Poèmes
8.1
Poèmes

livre de Paul Celan (1963)


  • "Personne ne témoigne pour le témoin" in Aschenglorie


Né dans une Bucovine récemment devenue roumaine et plus précisément dans la capitale Czernowitz, surnommée la « Klein-Wien », Paul Antschel - avant d’être Celan - est d’emblée lié par le destin à la langue allemande. Cet attachement est d’abord historique, c’est celui des Juifs à la monarchie autrichienne des Habsbourg qui gouvernait jusqu’alors la province de Bucovine.
L’attachement à la langue est également maternel. L’histoire est classique : le poète a eu un père bourru qui, jaloux de l’attention qu’une mère portée sur les lettres et la poésie vouait à son fils, développa un fort antagonisme avec ce dernier.
Paul Celan est un poète important : il est celui qui a écrit des poèmes après Auschwitz, obligeant Adorno à corriger sa célèbre formule, il a été l’ami-amant d’Ingeborg Bachmann, celui que Claire Goll (détestable lors de son passage dans l’émission Apostrophes) a injustement conspué, l’accusant de plagiat par rapport aux poèmes de son mari Yvan Goll - quasiment oublié - alors même que c’est elle qui reprendra sans vergogne la traduction que Celan avait faite de ces poèmes, il est aussi celui qui s’est confronté directement au silence de Heidegger.


Mais Paul Celan, c’est avant tout l’importance du langage et la singulière vocation d’être un poète juif de langue allemande.

Enregistrements de questions de raisonnement spatial:
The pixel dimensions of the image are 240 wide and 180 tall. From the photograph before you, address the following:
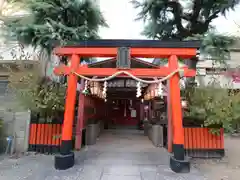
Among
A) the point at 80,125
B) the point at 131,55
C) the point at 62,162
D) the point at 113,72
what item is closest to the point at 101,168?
the point at 62,162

Consignes »
a – Extrayez à l'identique l'ensemble des lignes de raisonnement spatial, en laissant les images de côté.
b – Prolongez le texte sur les Poèmes de Paul Celan au-delà de sa dernière phrase.

Réponses par consigne »
a –
The pixel dimensions of the image are 240 wide and 180 tall. From the photograph before you, address the following:
Among
A) the point at 80,125
B) the point at 131,55
C) the point at 62,162
D) the point at 113,72
what item is closest to the point at 101,168?
the point at 62,162

b –
Son rapport au langage est emblématique ; lui qui, submergé par ses sentiments, pouvait prendre congé de son interlocuteur, pour lui tendre peu après une lettre qui condensait ce qu’il n’avait pas réussi à dire. Il était polyglotte : maîtrisant très tôt le Hochdeutsch grâce à l’insistance de sa mère ainsi que le roumain, comprenant le yiddish, ayant appris le russe lors de l’occupation soviétique et le français à l’université de Czernowitz et lors de séjours à Paris.
Or, un événement majeur survient en 1942 : il perd ses deux parents dans un camp de travaux forcés. L’assassinat de sa mère d’une balle dans la nuque marque le début et la fin de tout ; c’est le point de douleur dont il ne s’éloignera jamais et qui guidera sa poésie de la mémoire et de la remémoration. Comment la poésie peut parvenir à préserver les êtres aimés de l’ombre de la mort alors que « der Tod ist ein Meister aus Deutschland » (Todesfuge) ?


En effet, sa poésie est bâtie sur une contradiction. Son « destin », c’est celui d’écrire des poèmes en allemand et ce, même si « la main qui ouvrira [son] livre aura peut-être serré la main de celui qui fut l’assassin de [sa] mère… » (cf. une lettre de 1946 à Max Rychner).
L’allemand est cette langue dont il a hérité, cette langue si chère à sa mère qui lui a fait découvrir la poésie. La voix de sa mère résonne dans l’allemand.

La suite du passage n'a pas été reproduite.